* **Extrait de texte**:
<<<<

Vers un nouveau tour de vis pour l'apprentissage ? Depuis le 1er novembre 2025, les règles de versement des aides aux employeurs d’apprentis ont été modifiées. S'il ne s'agit que d’un ajustement technique sur le papier, cette évolution marque une nouvelle étape dans le resserrement du financement public de l’apprentissage, après plusieurs coups de rabot successifs.
Après la baisse des montants décidée en février dernier, le gouvernement poursuit ce qu'il appelle un « effort d’optimisation ». Dans le cadre du projet de loi de finances 2026, l'exécutif souhaite faire des économies d'un milliard d'euros, sans annoncer de véritable réforme structurelle.
Apprentissage : vers de nouvelles coupes budgétaires en 2026 ?
Apprentissage : ce que dit le décret
Le décret n°2025-1031 du 31 octobre 2025, publié au Journal officiel le 1er novembre, modifie deux points clés du dispositif d’aide unique et de l'aide exceptionnelle. Le premier, c'est la proratisation des aides pour les contrats courts. Désormais, lorsque la durée d'un contrat d’apprentissage est inférieure à un an, le montant de l’aide est calculé au “prorata temporis” pour le premier et le dernier mois du contrat.
Autrement dit, l'entreprise ne touchera plus une aide mensuelle complète si le contrat ne couvre pas tout le mois. Par exemple, pour un contrat qui débute le 10 janvier, l'employeur percevra une aide correspondant à 21 jours, et non au mois entier, comme c'était le cas jusqu'à présent.
Le second point, c'est la fin immédiate des aides en cas de rupture. Selon le décret, en cas de rupture anticipée du contrat d’apprentissage, l'aide cessera le jour suivant la fin du contrat, et non plus au début du mois suivant comme auparavant. Cette mesure s'applique à tous les contrats, y compris ceux déjà en cours. Pour les contrats d’apprentissage déjà entamés, seule la règle du prorata sur le dernier mois entre en vigueur.
Jusqu'à présent, les aides étaient versées sous forme de forfait mensuel fixe pendant les douze premiers mois du contrat, sans distinction de durée réelle.

>>>>

* **Données enregistrées**:
<<<<

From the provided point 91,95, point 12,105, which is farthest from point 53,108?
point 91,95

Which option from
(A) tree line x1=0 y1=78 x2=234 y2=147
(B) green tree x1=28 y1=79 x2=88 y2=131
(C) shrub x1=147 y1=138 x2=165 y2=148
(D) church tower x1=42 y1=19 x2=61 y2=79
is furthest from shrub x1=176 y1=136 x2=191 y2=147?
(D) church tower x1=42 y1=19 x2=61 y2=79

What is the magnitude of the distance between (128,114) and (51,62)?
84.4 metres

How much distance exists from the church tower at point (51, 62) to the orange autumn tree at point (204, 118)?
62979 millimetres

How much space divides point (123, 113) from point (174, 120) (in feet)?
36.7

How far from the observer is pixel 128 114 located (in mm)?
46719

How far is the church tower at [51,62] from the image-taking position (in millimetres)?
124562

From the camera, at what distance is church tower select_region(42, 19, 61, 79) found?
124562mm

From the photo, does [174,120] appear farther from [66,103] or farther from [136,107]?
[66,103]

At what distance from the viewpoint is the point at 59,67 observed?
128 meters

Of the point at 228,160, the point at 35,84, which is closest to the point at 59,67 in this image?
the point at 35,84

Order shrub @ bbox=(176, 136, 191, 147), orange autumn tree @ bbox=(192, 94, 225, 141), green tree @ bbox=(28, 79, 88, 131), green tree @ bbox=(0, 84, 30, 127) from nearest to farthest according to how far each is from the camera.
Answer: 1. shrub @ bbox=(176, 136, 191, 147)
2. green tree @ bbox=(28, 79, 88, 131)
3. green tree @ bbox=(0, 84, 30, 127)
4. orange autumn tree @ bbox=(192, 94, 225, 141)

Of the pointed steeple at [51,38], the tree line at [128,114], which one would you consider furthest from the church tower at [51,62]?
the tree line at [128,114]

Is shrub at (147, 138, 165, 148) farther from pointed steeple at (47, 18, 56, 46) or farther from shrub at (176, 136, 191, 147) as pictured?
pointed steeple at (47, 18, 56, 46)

>>>>

* **Exercice écrit**:
Poursuivez, s'il vous plaît, l'article sur les aides à l'apprentissage à la suite de sa dernière phrase. La liste ci-dessus n'est pas utile ici.

* **Corrigé**:
Un nouveau tour de vis budgétaire
Ces ajustements interviennent dans un contexte de déficit budgétaire et de la recherche d'économies dans le cadre du budget 2026. Le PLF, actuellement examiné à l'Assemblée nationale, prévoit une baisse de près de 31% des crédits de paiement consacrés aux aides aux entreprises qui embauchent des apprentis : 2,36 milliards d’euros, contre 3,42 milliards en 2025.
Pour rappel, depuis février dernier, les montants maximaux de ces aides avaient déjà été réduits :
- 5 000 euros pour les entreprises de moins de 250 salariés (contre 6000 euros auparavant)
- 2 000 euros pour celles de plus de 250 salariés
- 6 000 euros en cas d’embauche d’un apprenti en situation de handicap (indépendamment de la taille de la société)
L'exécutif assume une logique d’ajustement budgétaire, sans remettre en cause le principe de l’aide. Mais sur le terrain, certains acteurs craignent que ces restrictions rendent les contrats courts moins attractifs pour les employeurs, notamment dans les secteurs où la rotation est forte, comme l'hôtellerie-restauration par exemple.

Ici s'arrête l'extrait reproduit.